In 1612 Lancashire, Fleetwood Shuttleworth lives a privileged life in the vast country estate of Gawthorpe Hall. But a recent letter has Fleetwood worrying about her pregnancy and the dangers that exist in “matters of the childbed.” Another surge of sickness comes over her as well as nightmarish visions of the child inside her, which she thinks is “trying to escape through her throat instead of between her legs.”
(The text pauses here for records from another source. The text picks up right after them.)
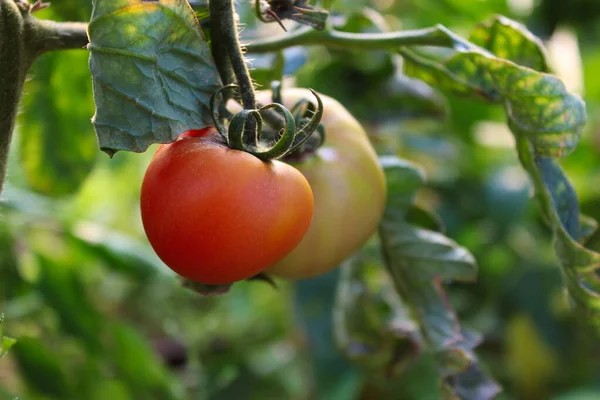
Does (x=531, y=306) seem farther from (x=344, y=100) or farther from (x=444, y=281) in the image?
(x=444, y=281)

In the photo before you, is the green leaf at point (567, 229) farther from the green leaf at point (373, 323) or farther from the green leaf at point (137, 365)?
the green leaf at point (137, 365)

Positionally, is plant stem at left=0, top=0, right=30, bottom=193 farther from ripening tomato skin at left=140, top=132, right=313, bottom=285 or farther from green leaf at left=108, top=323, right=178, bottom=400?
green leaf at left=108, top=323, right=178, bottom=400

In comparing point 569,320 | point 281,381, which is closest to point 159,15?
point 281,381

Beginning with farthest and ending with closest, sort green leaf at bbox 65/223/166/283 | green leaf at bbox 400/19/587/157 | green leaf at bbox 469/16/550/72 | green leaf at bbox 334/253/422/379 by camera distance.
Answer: green leaf at bbox 65/223/166/283 < green leaf at bbox 334/253/422/379 < green leaf at bbox 469/16/550/72 < green leaf at bbox 400/19/587/157

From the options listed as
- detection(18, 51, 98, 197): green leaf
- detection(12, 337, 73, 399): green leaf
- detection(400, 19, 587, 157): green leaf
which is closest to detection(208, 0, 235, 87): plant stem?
detection(400, 19, 587, 157): green leaf

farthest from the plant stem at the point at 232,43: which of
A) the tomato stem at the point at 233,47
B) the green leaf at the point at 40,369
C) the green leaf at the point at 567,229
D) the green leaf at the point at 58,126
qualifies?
the green leaf at the point at 40,369

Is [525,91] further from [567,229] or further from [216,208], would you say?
[216,208]
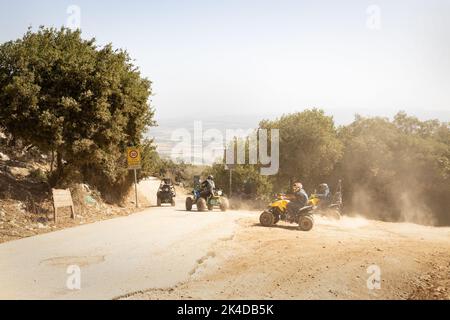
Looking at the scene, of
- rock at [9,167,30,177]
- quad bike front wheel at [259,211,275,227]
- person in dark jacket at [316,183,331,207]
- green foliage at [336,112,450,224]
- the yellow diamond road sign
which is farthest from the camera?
green foliage at [336,112,450,224]

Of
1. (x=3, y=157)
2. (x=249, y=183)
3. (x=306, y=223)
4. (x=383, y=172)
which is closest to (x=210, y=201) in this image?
(x=306, y=223)

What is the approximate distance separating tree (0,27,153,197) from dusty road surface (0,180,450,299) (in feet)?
18.0

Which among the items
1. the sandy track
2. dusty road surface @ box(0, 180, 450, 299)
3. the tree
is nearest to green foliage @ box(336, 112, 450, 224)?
the tree

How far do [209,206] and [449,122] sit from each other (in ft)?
133

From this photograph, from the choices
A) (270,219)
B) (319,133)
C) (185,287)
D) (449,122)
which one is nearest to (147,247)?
(185,287)

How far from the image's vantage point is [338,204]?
68.4ft

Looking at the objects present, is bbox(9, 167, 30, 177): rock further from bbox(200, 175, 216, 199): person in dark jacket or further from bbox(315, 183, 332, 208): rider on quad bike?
bbox(315, 183, 332, 208): rider on quad bike

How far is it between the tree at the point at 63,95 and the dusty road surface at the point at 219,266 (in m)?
5.49

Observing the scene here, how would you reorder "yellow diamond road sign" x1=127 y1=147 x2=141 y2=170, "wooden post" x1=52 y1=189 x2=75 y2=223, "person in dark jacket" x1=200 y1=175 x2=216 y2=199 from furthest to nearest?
"yellow diamond road sign" x1=127 y1=147 x2=141 y2=170 < "person in dark jacket" x1=200 y1=175 x2=216 y2=199 < "wooden post" x1=52 y1=189 x2=75 y2=223

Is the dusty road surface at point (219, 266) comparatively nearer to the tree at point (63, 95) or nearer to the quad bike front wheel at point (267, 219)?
the quad bike front wheel at point (267, 219)

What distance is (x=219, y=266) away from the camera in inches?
343

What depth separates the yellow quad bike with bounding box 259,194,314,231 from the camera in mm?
14859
Then Fleetwood meets flaxen-haired Alice, an illiterate beggar with a gift for healing. At first, Fleetwood accuses Alice of poaching rabbits, but when she learns of the girl’s talents, she invites her to Gawthorpe, desperate for the young girl to help her through her impending birth. Fleetwood tries to settle her grieving heart as she sits with Alice in her bedroom--with its pleasant view of the rushing River Calder and the notorious Pendle Hill--and with Puck, her great French mastiff, by her side. Fleetwood's husband, Richard, has given her happiness, but the recent loss of three unborn children has shaken her confidence in motherhood. Fleetwood aches for her stomach to grow for Richard so that she can fill the house with stocky hands and dusty knees: “while we had no children, we were not a family.”
Convinced that next time she will die, it is natural for Fleetwood to turn to sympathetic Alice, a poor unmarried girl who “has two jobs and no horse.” The arrival of Roger Nowell changes the dynamic. Roger has known the Shuttleworths for years, but as he settles into the household “like an inherited piece of furniture,” Roger's goal is to find out whether the family are loyal to the crown, here in this corner of the kingdom where Catholic heritage is causing anxiety for King James. At dinner, Roger sees Alice in a different light. He tells the Shutteworths about Elizabeth Device, who lives just outside of Colne in a horrible, damp hovel called Malkin Tower. Elizabeth has been arrested for witchcraft, as well as a child named Jennet Device whose family is awaiting trial in Lancaster.
Alice sits upstairs, terrified that Roger’s preposterous accusations against the Pendle witches will drag her kicking and screaming from Gawthorpe Hall. Roger has got it wrong; Fleetwood decides she cannot let her new friend down. The women have made a promise to each other. Alice is arrested, even though there’s no substantial evidence against her. Fleetwood pleads with Roger’s wife for Alice’s release. Back at Malkin Tower, “like a finger from the grave,” Fleetwood attempts to free Alice but is blindsided by Roger’s cruel force and Richard’s lethal personal and political game.
An “ornament, a wife in name only,” Fleetwood knows she has to give Richard a child in order to secure her future: “for if it died, I may as well die with it.” Throughout, the bond between Fleetwood and Alice remains inviolate, their shared experiences setting the scene for the novel’s climax where devotion, love, and motherhood come full circle. As the “witches” are rounded up and placed on trial, the talk is of Alice’s hidden life, of secrets whispered and nefarious deeds involving potions and spells, and the dark arts: “spirits disguised as toads."
Building from the ground up, Halls bases her gothic tale on the real Pendle Hill witch trials but channels her unique vision of Fleetwood, a rather flighty woman of leisure who breaks from convention when her heart calls to her. Halls mixes it all up with a vibrant combination of good and bad characters, all shaped around the superstitious and fundamentalist nature of the era.